The miracle component is a growth differentiation factor in the blood called GDF11, whose high levels are associated with youthful strength and a sharp brain. Levels of GDF11 were found to decline with age in mice. Although the existence of this factor was studied in previous works, the new studies prove that its effects aren’t limited to heart tissue, but also work for the brain. Scientists also discovered that direct injections of young blood have the same effect on an older mouse as hooking its blood circulation system up to a younger mouse’s does.

Basically, either GDF11 or a blood transfusion will do the trick.

The discovery proves there are “factors in the blood that are age-dependent, and if you can isolate these substances you might be able to give them as dietary supplements,” said Eric Kandel of Columbia University, one of the neuroscientists awarded the 2000 Nobel Prize for work on the molecular basis of memory.

Previous attempts showed the same type of transfusion in mice works just as well in reverse. When young mice were given the blood of old ones, their own youthful functioning became considerably more sluggish.

Tony Wyss-Coray of Stanford University and Saul Villeda of the University of California San Francisco have performed two methods of blood sharing: injecting the plasma of a three-month old mouse into an elderly 18-month-old, and connecting the circulatory system of the teenager (by comparison) to that of the mouse long past retirement age.

The actual method of connecting blood systems of old and young mice came about in the first paper, penned by Lee Rubin of Harvard University. His team wrote that “regardless of the age of the old brain...young blood is still able to rejuvenate the aged brain.”

Immediate results are empirically provable in areas of memory and learning. Scientists introduced a water maze that the mice needed to get out of. An electric shock was then introduced as a stimulus to see if the critters would learn that certain areas are a no-go zone.

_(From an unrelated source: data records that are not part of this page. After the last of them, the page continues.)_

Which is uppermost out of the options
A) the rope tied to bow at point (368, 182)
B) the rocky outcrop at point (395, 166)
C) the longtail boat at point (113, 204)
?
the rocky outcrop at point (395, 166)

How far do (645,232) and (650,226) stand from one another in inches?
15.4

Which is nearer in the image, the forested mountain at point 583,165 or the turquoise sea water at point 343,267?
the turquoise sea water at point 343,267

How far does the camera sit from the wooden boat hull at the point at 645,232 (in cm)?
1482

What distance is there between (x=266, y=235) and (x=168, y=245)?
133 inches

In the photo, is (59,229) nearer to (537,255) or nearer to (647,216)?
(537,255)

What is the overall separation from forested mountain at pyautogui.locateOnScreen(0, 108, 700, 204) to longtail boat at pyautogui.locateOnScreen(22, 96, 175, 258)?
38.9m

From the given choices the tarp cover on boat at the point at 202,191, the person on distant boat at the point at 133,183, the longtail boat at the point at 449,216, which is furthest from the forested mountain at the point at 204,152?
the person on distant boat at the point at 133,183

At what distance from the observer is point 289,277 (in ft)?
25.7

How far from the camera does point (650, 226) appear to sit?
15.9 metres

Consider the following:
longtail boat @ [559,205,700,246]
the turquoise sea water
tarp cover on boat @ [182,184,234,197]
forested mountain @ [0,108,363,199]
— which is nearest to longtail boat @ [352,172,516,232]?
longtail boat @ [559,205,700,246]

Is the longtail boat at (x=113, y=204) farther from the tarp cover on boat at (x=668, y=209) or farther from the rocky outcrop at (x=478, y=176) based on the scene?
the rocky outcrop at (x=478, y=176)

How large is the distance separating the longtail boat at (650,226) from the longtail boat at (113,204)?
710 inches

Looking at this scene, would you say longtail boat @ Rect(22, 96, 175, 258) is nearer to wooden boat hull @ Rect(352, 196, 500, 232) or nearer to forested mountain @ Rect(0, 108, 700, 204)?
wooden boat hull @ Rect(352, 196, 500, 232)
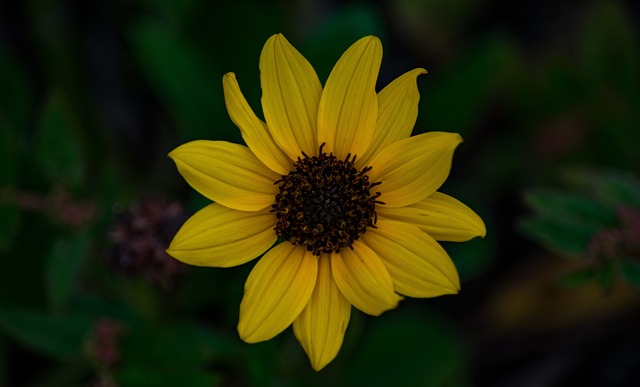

Even under a microscope, physical differences in the appearance of the brain after this procedure of rejuvenation were quite visible; structural and molecular differences were spotted. So was the rise in chemicals associated with learning and the quality of connections that neurons establish between each other – all markers of youth.

“We've shown that at least some age-related impairments in brain function are reversible,” Villeda said in a statement, explaining that younger blood “counteracts aging at the molecular, structural, functional and cognitive levels in the aged hippocampus.”

The hippocampus is the part of the brain most associated with learning and memory, and the first part to be affected by old age and Alzheimer’s.

The miraculous effects of GDF11 have been found to be consistent between mice and human beings. But researchers believe there’s still a long way to go before human experiments can take place. Although the effects of GDF11 on human blood could easily become apparent through blood transfusions, the fact that they are anonymous has made it impossible to monitor.